Problem details:
For every line below, restate it exactly and drop the images.

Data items
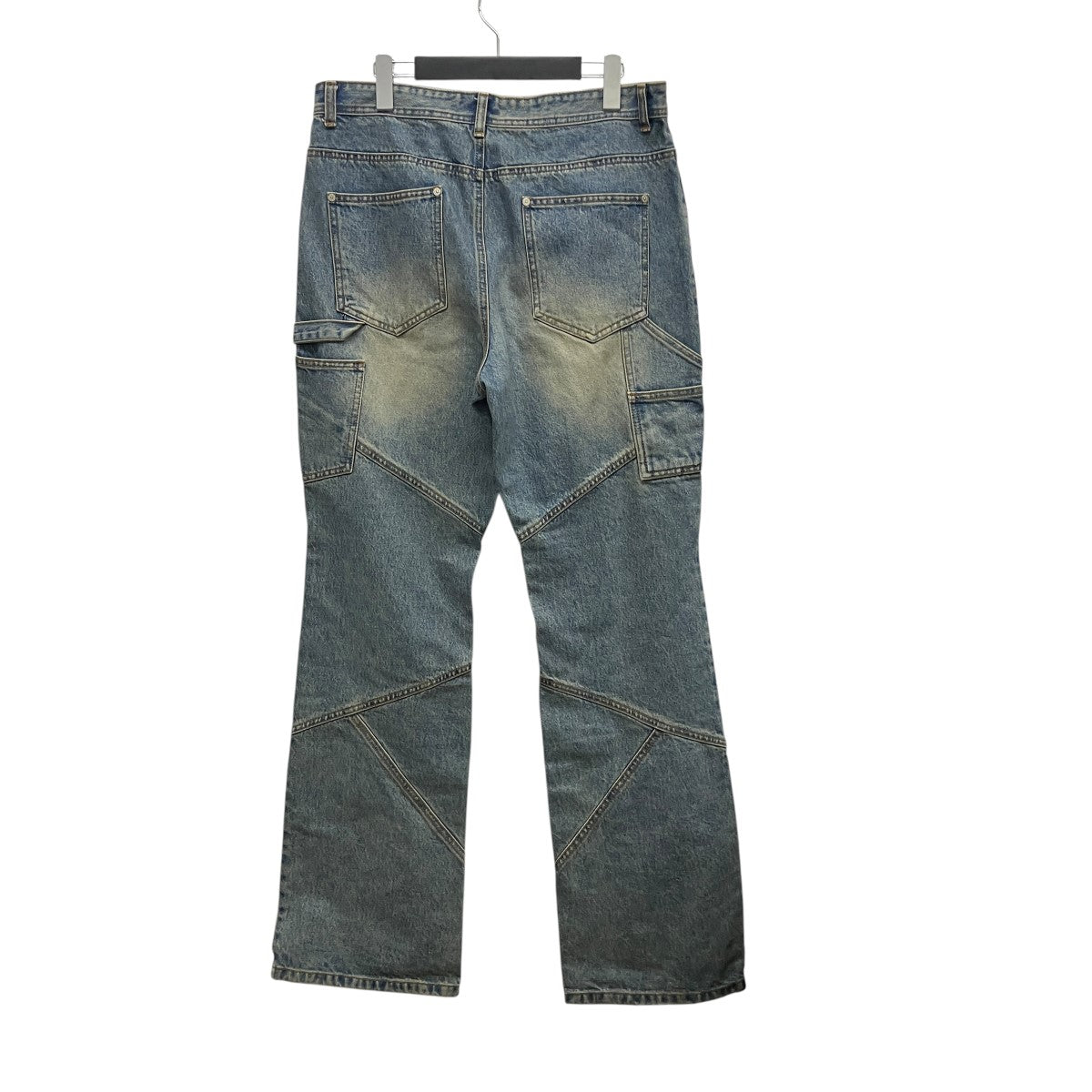 ANDERSSON BELL デニムパンツ 古着・中古-2枚目のアイテム画像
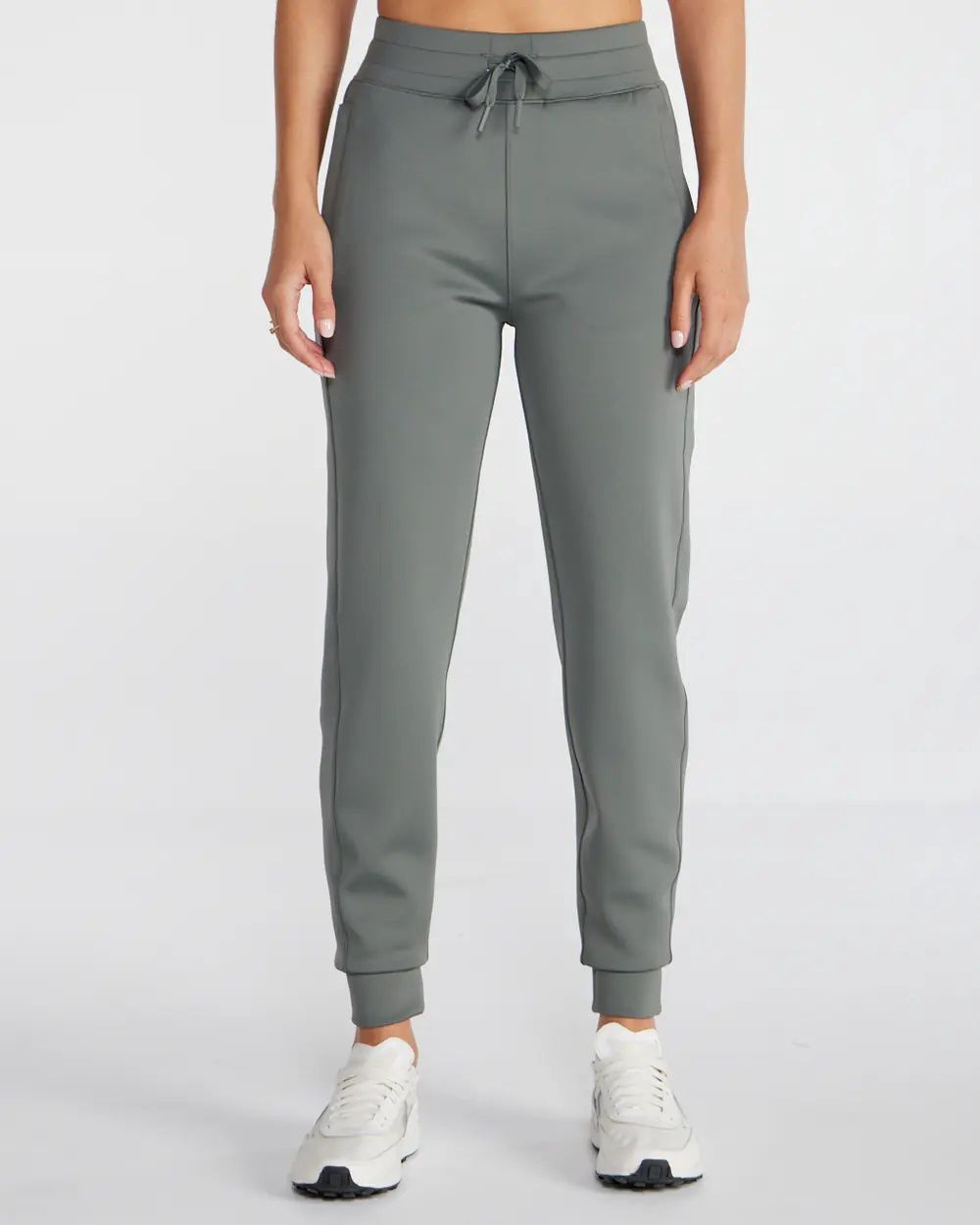 Grey Daybreak Joggers Women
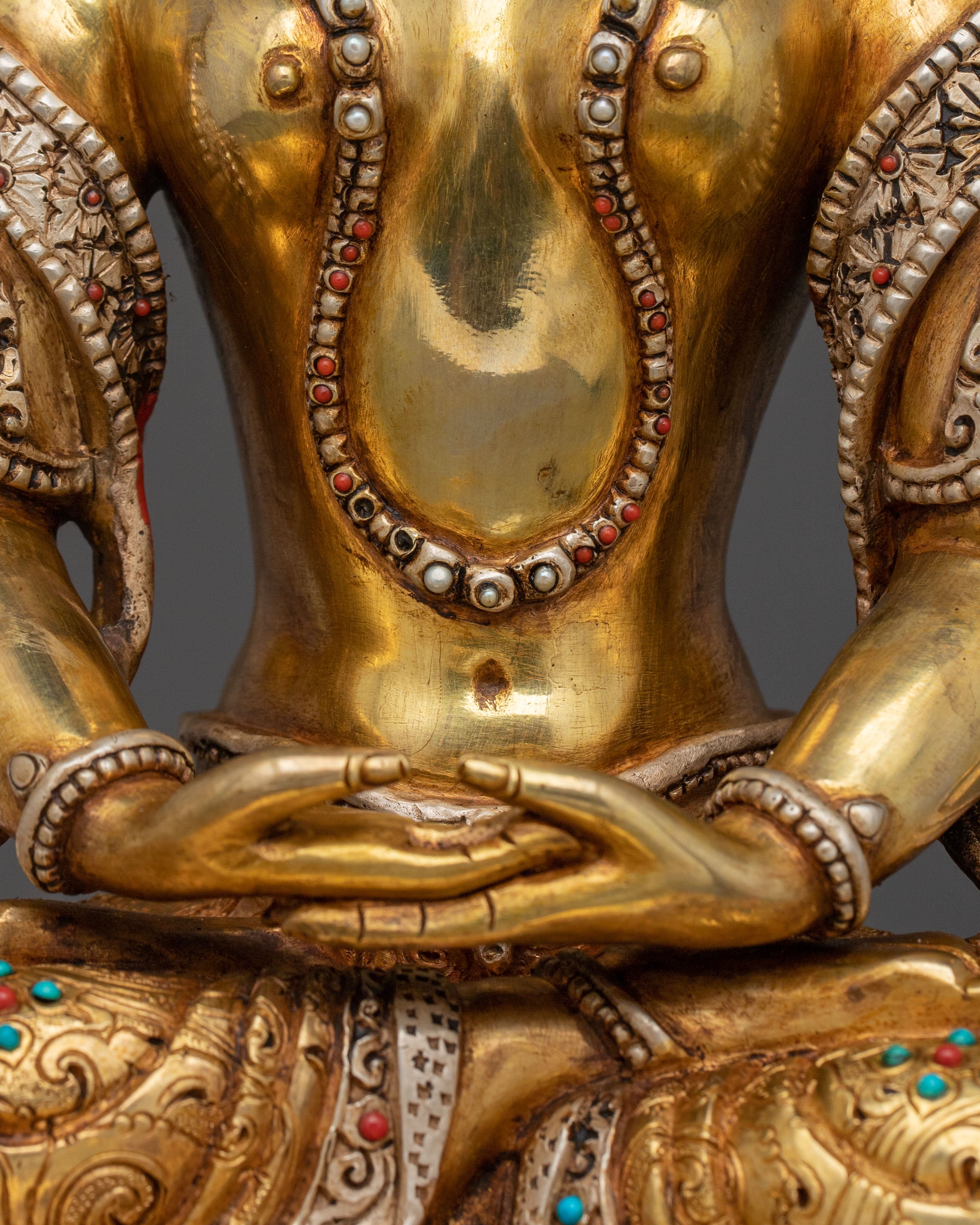 Prajnaparamita Statue | Embodiment of Wisdom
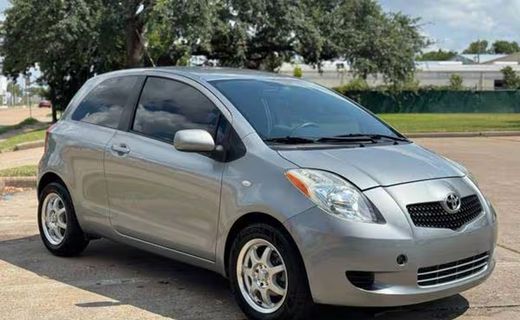 2007 Toyota Yaris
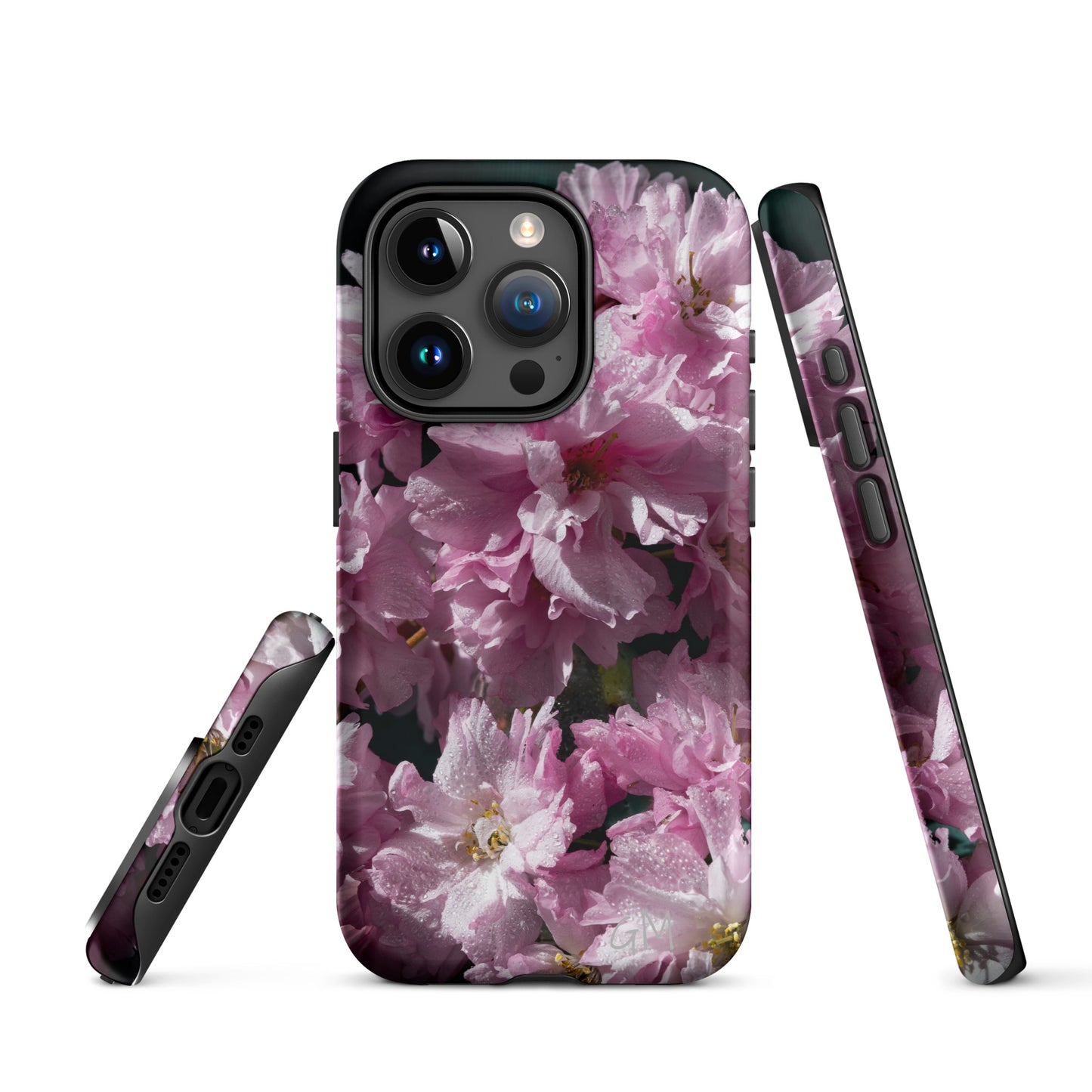 Pink blooms - Tough Case for iPhone®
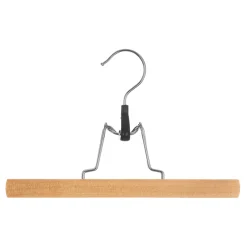 5five Perchas Y Travesaños>Percha De Madera Con Pinzas 3Uds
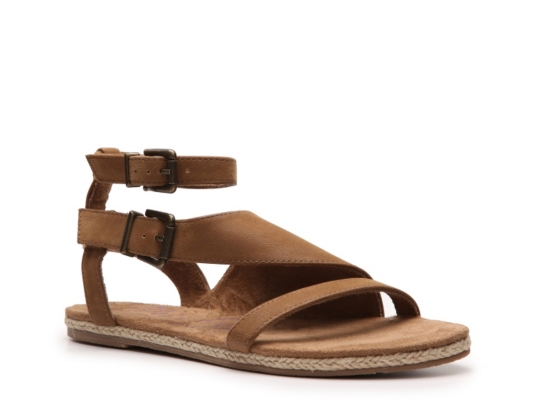Blowfish Doris Flat Sandal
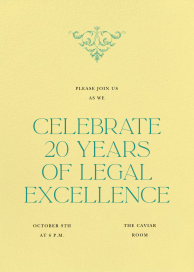 Lemon Drop - Business Event Invitation by Paperless Post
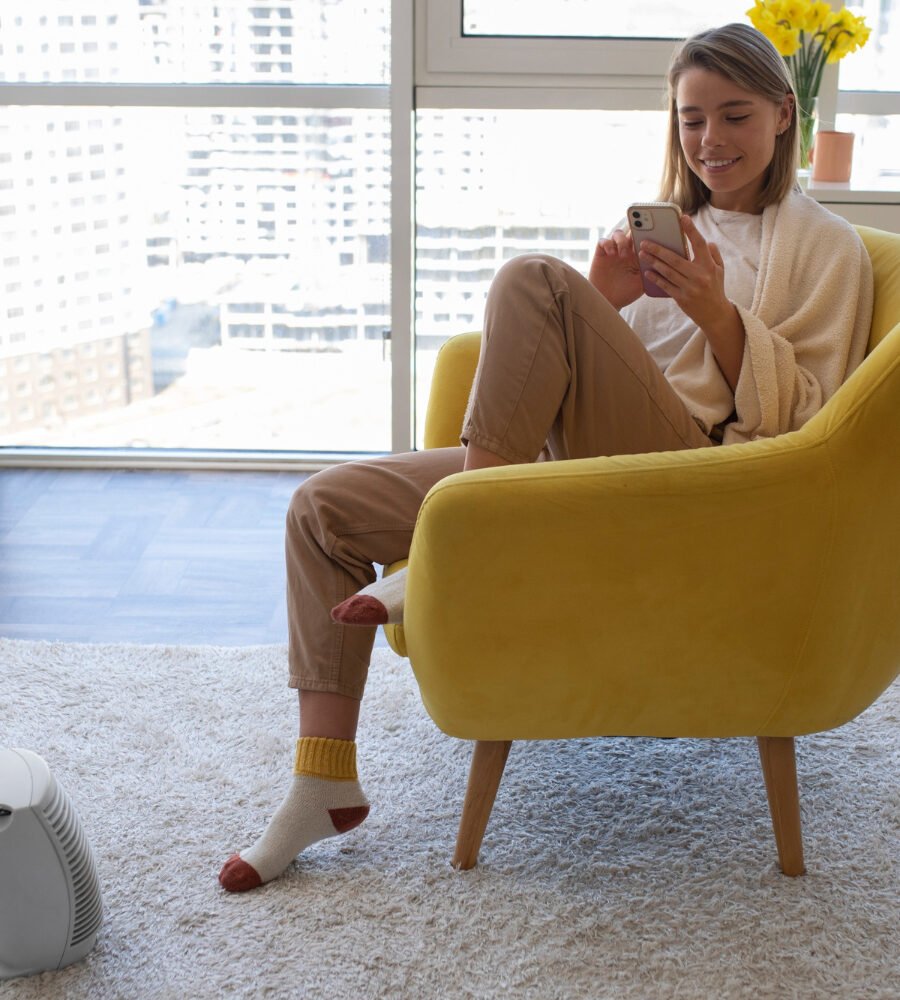 How to Reduce Household Dust and Improve Indoor Air Quality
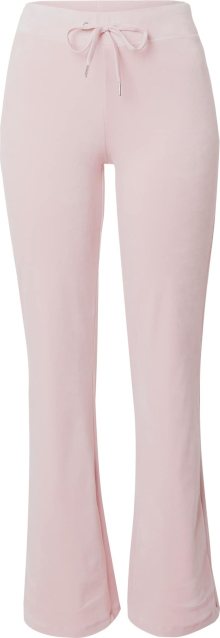 Kalhoty Gina Tricot růžová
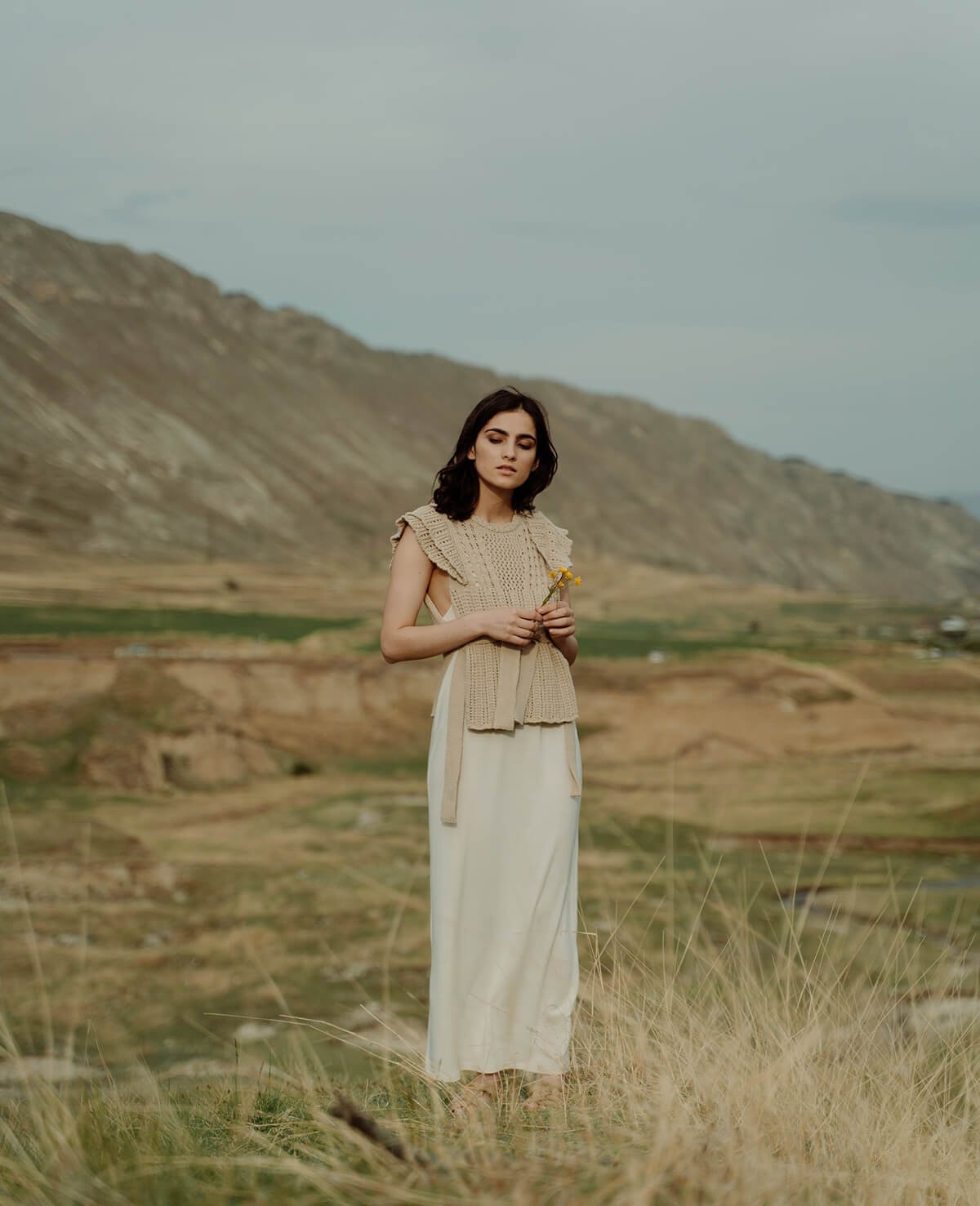 Textured blouse - Image 3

Result of this exercise:
 ANDERSSON BELL デニムパンツ 古着・中古-2枚目のアイテム画像
 Grey Daybreak Joggers Women
 Prajnaparamita Statue | Embodiment of Wisdom
 2007 Toyota Yaris
 Pink blooms - Tough Case for iPhone®
 5five Perchas Y Travesaños>Percha De Madera Con Pinzas 3Uds
Blowfish Doris Flat Sandal
 Lemon Drop - Business Event Invitation by Paperless Post
 How to Reduce Household Dust and Improve Indoor Air Quality
 Kalhoty Gina Tricot růžová
 Textured blouse - Image 3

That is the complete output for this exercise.